Drugs You May Not Need: Deaths from Prescription Opioid Painkillers Hit an All-Time High

The Toronto Star reported that fatal overdoses involving opioids jumped by 24% between 2010 and 2013.

“Modern medicine is not scientific; it is full of prejudice, illogic, and is susceptible to advertising. Doctors are not taught to reason, they are programmed to believe in whatever their medical schools teach them and the leading doctors tell them. Over the past 20 years the drug companies, with their enormous wealth, have taken medicine over and now control its research, what is taught, and the information released to the public.” Abram Hoffer, MD

The mainstream media is increasingly reporting on the tragedy of escalating drug deaths, especially those from opiate prescriptions. Recent statistics published in the February 9th, 2016 edition of the Journal of the American Medical Association (JAMA) are alarming:

“Fatal drug overdoses in the United States reached an all-time high in 2014, driven largely by heroin and prescription opioid pain reliever abuse. The CDC’s recent analysis of mortality data found that, of the 47,055 drug overdose deaths in 2014, 61% involved opioids, a 14% increase from the previous year.”

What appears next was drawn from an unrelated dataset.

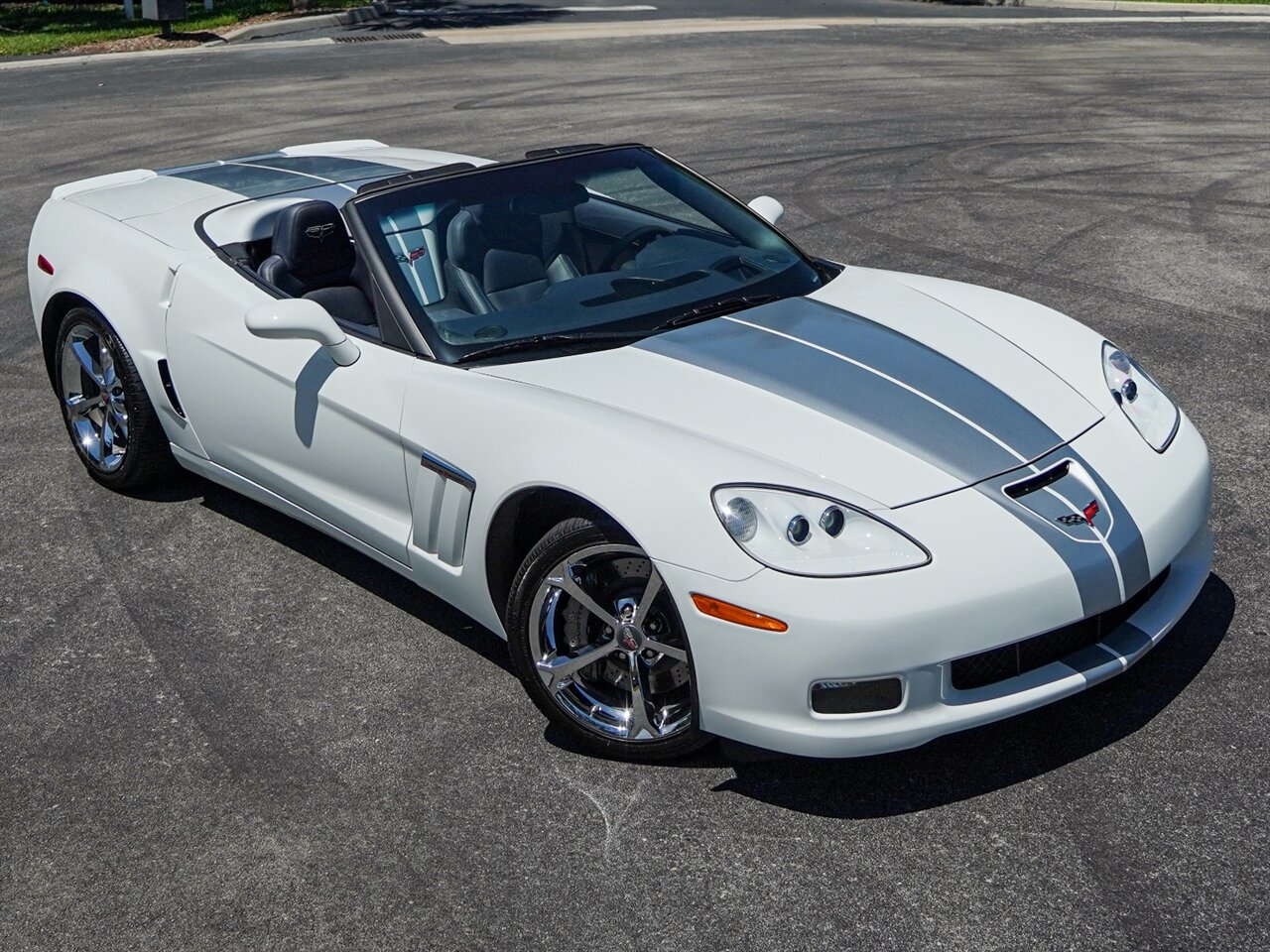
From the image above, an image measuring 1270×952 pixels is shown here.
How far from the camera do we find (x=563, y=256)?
14.9ft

Had this been a vitamin or a natural health product, it would have made front-page news everywhere, and the offending product would have been taken off the market in Canada in the blink of an eye. Compare these death-by-opioid figures to death-by-vitamins, minerals, herbs, and all other natural health products which, in 2014, was zero.

If you think that opioids are only over-prescribed in the U.S., take a look at the Canadian statistics. While the new OxyNeo prescriptions are lower, the Globe and Mail recently reported a huge prescription increase in Oxycontin and Hydromorph Contin for Canada. This is not even counting prescriptions for Fentanyl, an opioid very much in the news and responsible for hundreds of deaths during the same period.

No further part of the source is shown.